The Engagement Accountability Ladder

  1. Senior Leaders: Set the Strategic and Cultural Direction
    At the top of the engagement accountability ladder sit senior executives. Their responsibility is to co-design and communicate a clear strategy that employees can believe in and commit to. But a strategic vision alone is not enough. Leaders must model the values and behaviors they expect to see and ensure the culture they create supports, rather than undermines, employee engagement.

    Research from the Harvard Business Review (2022) underscores that culture starts at the top — and employees are 12 times more likely to be engaged when they believe their organization’s leadership is committed to a positive workplace culture. Senior leaders also control the structural levers: resource allocation, strategic priorities, business practices, and performance metrics. If engagement isn’t integrated into these core systems, it becomes just another “nice-to-have” HR program.

  2. Managers: Drive the Day-to-Day Experience
    While leaders set the tone, managers make or break the employee experience. Gallup reports that managers account for 70% of the variance in team engagement. That is an astonishing number — and one that underscores how critical it is to select, train, and support the right people in people-leadership roles.

    Managers are responsible for building trust, setting clear expectations, providing feedback and coaching, and recognizing contributions. They create an environment where employees either thrive or disengage. Yet too often, managers are promoted for their technical skills rather than leadership ability and receive insufficient support to build engaged and high performing teams. When that happens, engagement suffers.

  3. Employees: Own Their Mindset and Contribution
    Employees are not passive recipients of engagement. They have a major role to play. While organizations must provide an environment where people can engage, individuals must choose to be That means employees must take ownership of their attitude, seeking feedback, initiating development opportunities, and aligning their work with personal purpose and organizational goals.

    In a recent study published in the Journal of Organizational Behavior, researchers found that employee psychological capital — hope, efficacy, resilience, and optimism — was strongly correlated with self-driven engagement behaviors. In other words, engaged employees don’t wait for permission to care about their work.

    However, this self-ownership only emerges when there is enough psychological team safety. Blaming employees for low engagement without addressing systemic issues is a failure of leadership.

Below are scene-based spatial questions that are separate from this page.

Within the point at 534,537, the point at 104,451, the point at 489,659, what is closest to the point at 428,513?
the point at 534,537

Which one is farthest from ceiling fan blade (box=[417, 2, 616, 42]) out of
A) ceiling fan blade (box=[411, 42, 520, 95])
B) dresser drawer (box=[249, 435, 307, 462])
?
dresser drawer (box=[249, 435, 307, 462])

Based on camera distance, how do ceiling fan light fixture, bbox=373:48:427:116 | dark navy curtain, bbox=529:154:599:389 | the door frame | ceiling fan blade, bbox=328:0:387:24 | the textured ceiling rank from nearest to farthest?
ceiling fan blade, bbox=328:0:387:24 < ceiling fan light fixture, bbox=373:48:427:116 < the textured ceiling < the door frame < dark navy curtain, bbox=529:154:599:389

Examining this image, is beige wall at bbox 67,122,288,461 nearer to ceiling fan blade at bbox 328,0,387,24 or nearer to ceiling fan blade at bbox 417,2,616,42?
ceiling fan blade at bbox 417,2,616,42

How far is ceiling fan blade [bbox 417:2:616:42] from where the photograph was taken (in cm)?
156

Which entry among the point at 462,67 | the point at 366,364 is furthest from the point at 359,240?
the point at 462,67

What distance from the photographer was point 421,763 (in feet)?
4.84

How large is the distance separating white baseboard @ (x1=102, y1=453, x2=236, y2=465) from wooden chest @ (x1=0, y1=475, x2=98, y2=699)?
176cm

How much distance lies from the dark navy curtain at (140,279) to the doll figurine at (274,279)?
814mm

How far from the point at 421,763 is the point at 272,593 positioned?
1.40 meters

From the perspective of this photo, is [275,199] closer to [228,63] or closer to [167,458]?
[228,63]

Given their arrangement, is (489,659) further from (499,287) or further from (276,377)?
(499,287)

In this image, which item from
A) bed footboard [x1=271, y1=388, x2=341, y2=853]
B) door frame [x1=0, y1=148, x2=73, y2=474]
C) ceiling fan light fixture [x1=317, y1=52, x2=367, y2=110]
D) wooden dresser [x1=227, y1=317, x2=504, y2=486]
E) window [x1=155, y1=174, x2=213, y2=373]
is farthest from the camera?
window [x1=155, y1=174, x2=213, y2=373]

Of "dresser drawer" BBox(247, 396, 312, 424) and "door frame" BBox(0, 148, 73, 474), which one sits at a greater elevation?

  4. HR and People Functions: Enable Systems and Practices
    While not the “owners” of engagement, HR and People teams are essential enablers. They design and implement the practices — performance management, learning, recognition, feedback, workforce and succession planning — that either support or inhibit engagement. They are also responsible for gathering insights through data and diagnostics and translating those insights into engagement actions.

    HR must move beyond owning “the engagement survey” and toward being strategic advisors who help leaders and managers create the conditions for engagement. A great engagement dashboard won’t fix an unclear strategy, a toxic manager or a misaligned culture.

The Role of Alignment
Engagement is the outcome of strategic, cultural, and leadership alignment. When strategy is clear, culture is healthy, leaders are credible, managers are competent, and employees are empowered, engagement naturally follows.

Misalignment, by contrast, creates friction: leaders say one thing and do another; managers are left unsupported; employees are unclear on what matters most. In such environments, even highly motivated people burn out or disengage.

The Bottom Line
Employee engagement is a shared responsibility. Senior leaders must set direction and align culture. Managers must create a motivating environment. Employees must choose to show up with energy and intent. And HR must enable the systems that support it all. When these forces work in concert, engagement becomes more than just an HR metric.